Regardless, I would suggest that the point Claus is making, Barry, goes to credibility. When you’re factually inaccurate it casts a big shadow over your other product claims. There are some good things about the V-Max but, after the big marketing build up for the Liger, all we essentially got was a big Symm. Nothing wrong with a big symm but, there seems to be an attempt in your post to Chris’ blog to make a link between innovation at EMC and a new innovative Symm. EMC did some great work in popularizing intelligent storage. I just think you picked the wrong battle when it comes to replication technology. For those of us with a little snow on the roof, we have a sense for the history behind this topic and that’s where you lost us. Your basically, well, wrong with your recollection on replication innovation.
Look, NetApp didn’t invent Snapshots, but we certainly helped popularize it in open systems. There are patents that surround how we take snapshots but going into a sales meeting I don’t say we invented snapshots because someone in that room can probably remember Iceberg and whether they call attention to it or keep it to themselves, I would lose all credibility if I stood up and claimed, “NetApp invented snapshots.”
I stand humbly corrected.
[...] on is the “who introduced what, first” debate. I thought we had that issue resolved in my “smackdown” post earlier this year. I say that because the final comment on my blog was from Barry and it [...]
Apparently the folks that read and respond to these BLOGs are much younger than Claus and I…
As I recall Concurrent Copy was a technology solution developed to protect against the common (in those days) disk crashes (can you say 3380 and plenum) IBM customers faced. CC did not provide any of the “ease of use” features customers have come to expect from array based local replication technology and has fallen into disuse because of the lack of these capabilities.

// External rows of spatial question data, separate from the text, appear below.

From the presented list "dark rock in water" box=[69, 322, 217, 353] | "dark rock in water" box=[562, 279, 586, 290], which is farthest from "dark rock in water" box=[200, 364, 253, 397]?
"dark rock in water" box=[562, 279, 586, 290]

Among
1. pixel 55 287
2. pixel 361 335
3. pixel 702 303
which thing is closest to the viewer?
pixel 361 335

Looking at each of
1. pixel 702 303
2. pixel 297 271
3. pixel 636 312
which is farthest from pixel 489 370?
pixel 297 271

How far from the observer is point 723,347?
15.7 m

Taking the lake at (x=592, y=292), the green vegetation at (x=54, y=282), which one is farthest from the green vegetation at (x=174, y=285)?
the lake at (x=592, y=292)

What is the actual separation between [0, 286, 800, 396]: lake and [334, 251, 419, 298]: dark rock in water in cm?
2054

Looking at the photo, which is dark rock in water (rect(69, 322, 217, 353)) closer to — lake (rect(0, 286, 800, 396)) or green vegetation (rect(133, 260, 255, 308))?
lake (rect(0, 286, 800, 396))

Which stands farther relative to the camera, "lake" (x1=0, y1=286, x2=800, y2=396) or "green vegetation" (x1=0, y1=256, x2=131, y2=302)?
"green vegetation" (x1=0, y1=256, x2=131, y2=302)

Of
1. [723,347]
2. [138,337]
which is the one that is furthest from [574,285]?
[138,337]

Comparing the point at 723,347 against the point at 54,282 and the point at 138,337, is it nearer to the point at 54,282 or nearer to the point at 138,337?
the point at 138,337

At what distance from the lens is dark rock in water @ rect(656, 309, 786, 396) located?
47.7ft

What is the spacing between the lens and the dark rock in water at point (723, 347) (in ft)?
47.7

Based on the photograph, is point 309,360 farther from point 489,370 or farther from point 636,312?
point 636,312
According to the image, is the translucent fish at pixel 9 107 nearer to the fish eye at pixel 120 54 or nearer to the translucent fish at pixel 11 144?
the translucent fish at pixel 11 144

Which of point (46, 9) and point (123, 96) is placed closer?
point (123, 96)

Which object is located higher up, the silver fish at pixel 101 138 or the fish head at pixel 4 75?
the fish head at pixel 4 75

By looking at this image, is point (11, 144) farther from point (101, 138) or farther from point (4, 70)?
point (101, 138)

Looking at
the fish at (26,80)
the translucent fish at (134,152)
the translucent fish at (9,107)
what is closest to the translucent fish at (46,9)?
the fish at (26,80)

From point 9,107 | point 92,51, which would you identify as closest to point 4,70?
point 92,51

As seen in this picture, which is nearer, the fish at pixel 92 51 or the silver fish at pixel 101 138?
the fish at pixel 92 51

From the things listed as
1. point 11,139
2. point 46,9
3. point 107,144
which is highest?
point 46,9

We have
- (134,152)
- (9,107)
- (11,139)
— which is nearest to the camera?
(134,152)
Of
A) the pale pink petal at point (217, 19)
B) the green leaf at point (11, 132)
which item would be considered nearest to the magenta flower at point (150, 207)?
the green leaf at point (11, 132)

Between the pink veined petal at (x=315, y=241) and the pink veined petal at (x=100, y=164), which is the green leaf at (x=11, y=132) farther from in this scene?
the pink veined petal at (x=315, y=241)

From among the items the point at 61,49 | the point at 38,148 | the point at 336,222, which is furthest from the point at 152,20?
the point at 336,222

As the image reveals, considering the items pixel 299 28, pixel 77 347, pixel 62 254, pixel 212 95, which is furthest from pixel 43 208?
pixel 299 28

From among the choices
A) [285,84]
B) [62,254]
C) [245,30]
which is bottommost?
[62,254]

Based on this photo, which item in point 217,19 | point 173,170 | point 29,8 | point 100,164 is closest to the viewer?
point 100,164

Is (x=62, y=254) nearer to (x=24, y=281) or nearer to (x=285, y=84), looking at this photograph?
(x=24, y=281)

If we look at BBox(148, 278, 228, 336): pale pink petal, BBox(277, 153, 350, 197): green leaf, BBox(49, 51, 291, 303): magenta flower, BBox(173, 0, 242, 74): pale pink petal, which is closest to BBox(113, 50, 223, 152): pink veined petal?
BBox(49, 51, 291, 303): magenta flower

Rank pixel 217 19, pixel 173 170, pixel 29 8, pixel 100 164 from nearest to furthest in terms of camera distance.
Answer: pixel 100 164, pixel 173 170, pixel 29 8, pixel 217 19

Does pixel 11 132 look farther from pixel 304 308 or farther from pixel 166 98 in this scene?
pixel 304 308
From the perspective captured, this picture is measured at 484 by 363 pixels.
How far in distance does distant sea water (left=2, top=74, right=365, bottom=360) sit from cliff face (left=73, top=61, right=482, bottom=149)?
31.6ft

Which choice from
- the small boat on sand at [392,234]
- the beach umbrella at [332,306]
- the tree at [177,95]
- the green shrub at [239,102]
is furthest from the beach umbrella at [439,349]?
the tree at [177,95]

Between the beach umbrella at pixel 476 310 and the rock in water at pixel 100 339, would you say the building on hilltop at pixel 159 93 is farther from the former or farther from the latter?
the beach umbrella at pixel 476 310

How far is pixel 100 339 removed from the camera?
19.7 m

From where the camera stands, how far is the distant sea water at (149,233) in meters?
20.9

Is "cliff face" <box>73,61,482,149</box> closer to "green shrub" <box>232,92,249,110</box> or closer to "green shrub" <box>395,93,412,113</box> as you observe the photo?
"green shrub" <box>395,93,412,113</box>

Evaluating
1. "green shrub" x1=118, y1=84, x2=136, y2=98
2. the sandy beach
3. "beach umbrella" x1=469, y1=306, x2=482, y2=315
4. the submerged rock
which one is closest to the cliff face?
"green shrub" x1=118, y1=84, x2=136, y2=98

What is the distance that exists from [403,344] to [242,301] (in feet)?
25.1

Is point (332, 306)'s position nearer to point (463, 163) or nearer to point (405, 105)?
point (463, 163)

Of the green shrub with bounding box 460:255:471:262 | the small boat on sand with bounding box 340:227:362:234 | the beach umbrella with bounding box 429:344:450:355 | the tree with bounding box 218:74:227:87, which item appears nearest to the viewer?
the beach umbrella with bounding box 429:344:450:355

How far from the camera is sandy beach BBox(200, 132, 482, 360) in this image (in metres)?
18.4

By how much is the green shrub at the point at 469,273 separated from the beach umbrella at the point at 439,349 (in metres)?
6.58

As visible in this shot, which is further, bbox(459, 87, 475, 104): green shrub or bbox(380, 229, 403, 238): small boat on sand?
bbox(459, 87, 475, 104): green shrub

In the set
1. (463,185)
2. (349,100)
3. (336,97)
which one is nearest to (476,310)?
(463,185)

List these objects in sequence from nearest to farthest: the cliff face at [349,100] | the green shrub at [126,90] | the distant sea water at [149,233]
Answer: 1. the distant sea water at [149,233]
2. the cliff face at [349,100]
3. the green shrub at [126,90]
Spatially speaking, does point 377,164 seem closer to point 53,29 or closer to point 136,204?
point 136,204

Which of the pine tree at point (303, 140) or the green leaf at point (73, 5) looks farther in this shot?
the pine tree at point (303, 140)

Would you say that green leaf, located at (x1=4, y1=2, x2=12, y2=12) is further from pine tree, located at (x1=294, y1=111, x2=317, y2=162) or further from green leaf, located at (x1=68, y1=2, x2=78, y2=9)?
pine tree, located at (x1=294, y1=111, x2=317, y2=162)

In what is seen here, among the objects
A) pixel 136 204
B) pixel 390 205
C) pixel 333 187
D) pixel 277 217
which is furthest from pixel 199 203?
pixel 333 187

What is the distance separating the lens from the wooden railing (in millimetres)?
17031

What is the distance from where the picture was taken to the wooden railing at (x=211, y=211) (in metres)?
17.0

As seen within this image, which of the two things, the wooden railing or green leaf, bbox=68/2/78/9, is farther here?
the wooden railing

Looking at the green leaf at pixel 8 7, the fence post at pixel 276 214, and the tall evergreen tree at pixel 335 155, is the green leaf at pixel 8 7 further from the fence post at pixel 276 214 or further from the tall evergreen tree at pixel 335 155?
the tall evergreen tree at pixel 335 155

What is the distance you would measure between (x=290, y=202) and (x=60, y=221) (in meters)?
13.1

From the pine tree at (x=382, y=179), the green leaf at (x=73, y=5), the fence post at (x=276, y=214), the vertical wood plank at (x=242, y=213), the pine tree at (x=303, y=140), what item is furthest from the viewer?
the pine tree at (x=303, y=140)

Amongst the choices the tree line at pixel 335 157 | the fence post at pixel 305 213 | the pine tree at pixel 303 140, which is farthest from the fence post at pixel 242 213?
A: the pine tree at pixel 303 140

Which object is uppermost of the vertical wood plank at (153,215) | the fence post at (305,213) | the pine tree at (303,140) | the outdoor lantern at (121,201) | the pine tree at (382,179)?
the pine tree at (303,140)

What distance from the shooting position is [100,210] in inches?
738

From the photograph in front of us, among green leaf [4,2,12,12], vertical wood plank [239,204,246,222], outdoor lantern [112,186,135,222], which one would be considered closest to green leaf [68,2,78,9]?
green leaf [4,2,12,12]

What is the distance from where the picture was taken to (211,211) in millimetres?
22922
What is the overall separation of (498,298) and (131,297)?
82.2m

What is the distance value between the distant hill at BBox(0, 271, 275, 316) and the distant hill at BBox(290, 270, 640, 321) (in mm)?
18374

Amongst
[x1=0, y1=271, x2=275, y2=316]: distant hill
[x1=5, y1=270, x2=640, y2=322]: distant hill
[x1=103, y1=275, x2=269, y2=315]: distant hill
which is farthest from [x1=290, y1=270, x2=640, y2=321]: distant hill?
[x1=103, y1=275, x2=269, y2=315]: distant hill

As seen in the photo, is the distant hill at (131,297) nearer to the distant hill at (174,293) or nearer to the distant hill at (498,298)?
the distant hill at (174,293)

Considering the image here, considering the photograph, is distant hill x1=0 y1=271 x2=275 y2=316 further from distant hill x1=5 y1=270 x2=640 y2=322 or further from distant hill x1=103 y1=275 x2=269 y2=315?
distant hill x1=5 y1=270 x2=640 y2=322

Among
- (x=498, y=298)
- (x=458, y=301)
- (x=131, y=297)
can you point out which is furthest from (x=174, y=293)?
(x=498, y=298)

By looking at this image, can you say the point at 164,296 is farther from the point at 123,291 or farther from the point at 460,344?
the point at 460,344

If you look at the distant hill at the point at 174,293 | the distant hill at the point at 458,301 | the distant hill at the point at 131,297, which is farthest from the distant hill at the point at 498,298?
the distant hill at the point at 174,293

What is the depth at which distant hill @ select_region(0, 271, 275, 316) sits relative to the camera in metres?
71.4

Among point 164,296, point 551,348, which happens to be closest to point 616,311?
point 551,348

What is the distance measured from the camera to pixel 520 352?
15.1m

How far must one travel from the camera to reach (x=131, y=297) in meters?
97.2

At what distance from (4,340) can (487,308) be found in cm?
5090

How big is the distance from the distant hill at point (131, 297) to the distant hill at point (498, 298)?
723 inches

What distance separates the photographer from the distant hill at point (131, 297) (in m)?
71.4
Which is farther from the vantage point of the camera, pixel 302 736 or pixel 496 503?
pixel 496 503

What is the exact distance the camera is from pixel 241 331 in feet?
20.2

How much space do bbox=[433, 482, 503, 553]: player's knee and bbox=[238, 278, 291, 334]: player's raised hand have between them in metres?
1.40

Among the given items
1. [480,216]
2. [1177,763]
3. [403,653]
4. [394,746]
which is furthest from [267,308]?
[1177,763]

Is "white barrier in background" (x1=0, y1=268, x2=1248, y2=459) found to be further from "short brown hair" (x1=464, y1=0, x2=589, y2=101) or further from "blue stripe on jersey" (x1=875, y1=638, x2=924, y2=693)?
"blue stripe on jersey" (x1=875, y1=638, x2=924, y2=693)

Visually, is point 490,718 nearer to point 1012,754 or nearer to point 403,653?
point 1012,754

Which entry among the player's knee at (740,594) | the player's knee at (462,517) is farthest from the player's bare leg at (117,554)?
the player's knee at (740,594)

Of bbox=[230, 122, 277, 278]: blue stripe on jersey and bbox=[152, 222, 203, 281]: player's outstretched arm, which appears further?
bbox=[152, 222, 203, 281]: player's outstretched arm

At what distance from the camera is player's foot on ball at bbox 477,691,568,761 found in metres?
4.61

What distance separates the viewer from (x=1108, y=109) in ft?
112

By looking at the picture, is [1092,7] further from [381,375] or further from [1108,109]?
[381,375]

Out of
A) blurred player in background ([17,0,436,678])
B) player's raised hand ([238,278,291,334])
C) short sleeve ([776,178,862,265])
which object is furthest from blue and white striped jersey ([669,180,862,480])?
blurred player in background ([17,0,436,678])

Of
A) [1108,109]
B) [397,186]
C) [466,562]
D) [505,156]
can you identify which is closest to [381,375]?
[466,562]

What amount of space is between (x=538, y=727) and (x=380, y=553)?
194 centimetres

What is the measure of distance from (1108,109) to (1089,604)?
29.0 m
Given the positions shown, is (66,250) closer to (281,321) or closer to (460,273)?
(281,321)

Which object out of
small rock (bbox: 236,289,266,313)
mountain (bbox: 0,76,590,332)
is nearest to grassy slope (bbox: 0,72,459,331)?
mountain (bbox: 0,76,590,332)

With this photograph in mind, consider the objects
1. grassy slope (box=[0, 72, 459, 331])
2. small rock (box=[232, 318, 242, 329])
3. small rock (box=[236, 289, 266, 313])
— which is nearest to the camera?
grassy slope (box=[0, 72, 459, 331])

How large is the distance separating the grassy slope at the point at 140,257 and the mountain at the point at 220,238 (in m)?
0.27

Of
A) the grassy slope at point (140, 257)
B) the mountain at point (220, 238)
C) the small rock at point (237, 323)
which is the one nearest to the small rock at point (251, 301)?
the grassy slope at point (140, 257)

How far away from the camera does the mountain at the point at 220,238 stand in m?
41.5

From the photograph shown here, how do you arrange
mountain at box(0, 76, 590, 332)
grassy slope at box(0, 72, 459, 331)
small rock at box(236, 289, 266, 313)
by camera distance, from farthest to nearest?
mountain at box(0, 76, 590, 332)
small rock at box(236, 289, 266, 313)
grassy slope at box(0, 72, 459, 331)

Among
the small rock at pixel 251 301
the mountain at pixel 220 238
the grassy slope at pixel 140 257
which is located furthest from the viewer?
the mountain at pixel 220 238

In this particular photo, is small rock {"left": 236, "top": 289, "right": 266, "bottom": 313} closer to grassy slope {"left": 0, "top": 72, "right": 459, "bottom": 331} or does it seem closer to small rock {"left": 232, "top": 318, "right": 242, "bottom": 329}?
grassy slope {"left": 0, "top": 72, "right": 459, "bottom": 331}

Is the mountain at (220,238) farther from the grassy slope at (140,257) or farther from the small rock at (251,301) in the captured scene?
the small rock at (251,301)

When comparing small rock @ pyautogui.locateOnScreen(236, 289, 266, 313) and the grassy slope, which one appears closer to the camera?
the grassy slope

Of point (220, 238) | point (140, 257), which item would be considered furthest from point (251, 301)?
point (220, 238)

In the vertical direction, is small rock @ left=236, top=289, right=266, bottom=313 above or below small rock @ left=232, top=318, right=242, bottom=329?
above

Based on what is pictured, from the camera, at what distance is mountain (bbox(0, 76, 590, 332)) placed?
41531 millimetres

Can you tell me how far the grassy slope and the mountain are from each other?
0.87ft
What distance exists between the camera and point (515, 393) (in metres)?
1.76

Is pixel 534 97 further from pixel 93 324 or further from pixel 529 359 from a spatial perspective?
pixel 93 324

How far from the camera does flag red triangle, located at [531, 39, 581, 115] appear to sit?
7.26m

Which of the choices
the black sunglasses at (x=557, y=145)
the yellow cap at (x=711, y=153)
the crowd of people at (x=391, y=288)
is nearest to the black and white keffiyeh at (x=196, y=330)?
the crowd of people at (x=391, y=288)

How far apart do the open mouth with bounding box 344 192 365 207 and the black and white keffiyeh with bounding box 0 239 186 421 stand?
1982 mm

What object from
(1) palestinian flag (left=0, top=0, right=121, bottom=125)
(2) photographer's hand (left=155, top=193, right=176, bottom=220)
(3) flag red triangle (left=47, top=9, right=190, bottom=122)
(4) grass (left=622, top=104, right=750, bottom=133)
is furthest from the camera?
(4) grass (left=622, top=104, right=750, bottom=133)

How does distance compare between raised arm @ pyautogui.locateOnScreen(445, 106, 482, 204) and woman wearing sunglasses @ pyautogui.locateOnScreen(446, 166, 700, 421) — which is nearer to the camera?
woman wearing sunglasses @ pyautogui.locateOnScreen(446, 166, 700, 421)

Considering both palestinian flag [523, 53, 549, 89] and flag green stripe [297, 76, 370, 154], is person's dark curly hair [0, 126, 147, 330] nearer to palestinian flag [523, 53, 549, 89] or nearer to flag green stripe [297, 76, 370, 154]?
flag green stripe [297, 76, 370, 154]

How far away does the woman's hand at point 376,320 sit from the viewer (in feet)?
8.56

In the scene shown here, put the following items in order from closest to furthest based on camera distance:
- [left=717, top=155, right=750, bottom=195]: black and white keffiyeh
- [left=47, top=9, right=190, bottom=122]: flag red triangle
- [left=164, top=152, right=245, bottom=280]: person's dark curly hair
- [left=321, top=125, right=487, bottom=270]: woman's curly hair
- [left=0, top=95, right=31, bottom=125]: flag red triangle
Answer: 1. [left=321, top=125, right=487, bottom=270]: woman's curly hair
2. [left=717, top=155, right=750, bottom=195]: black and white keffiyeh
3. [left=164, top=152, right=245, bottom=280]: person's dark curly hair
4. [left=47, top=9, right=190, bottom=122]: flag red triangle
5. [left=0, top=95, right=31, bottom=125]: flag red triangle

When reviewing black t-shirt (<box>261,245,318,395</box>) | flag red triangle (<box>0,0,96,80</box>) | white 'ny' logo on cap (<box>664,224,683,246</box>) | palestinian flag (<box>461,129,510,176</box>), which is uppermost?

What is gratifying and sad to see at the same time are the references to the Iceberg and later the IBM RVA (aka RAMAC Virtual Array.) Yes STK’s Snapshot offered great promise and was an advanced technology for the time. What most people fail to recognize, or worse yet admit, is the significant scalability limitations the Iceberg/RVA had. IMHO in today’s world of limited environmentals the Iceberg would not provide an acceptable tradeoff between capability and environmental costs. Another issue that Iceberg/RVA customers faced was the significant performance impact of the custom inline compression/decompression ASICs. Even with IBM’s massive effort to support the RVA, the Iceberg/RVA engineering was not sustainable. There were simply to may code limitations with no way forward at an acceptable engineering and materials cost.
There is a reason that companies are successful and IMHO BLOG’ing is not one of them… However you BLOG’er keep on slinging, while ignoring actual facts because it is much more entertaining this way.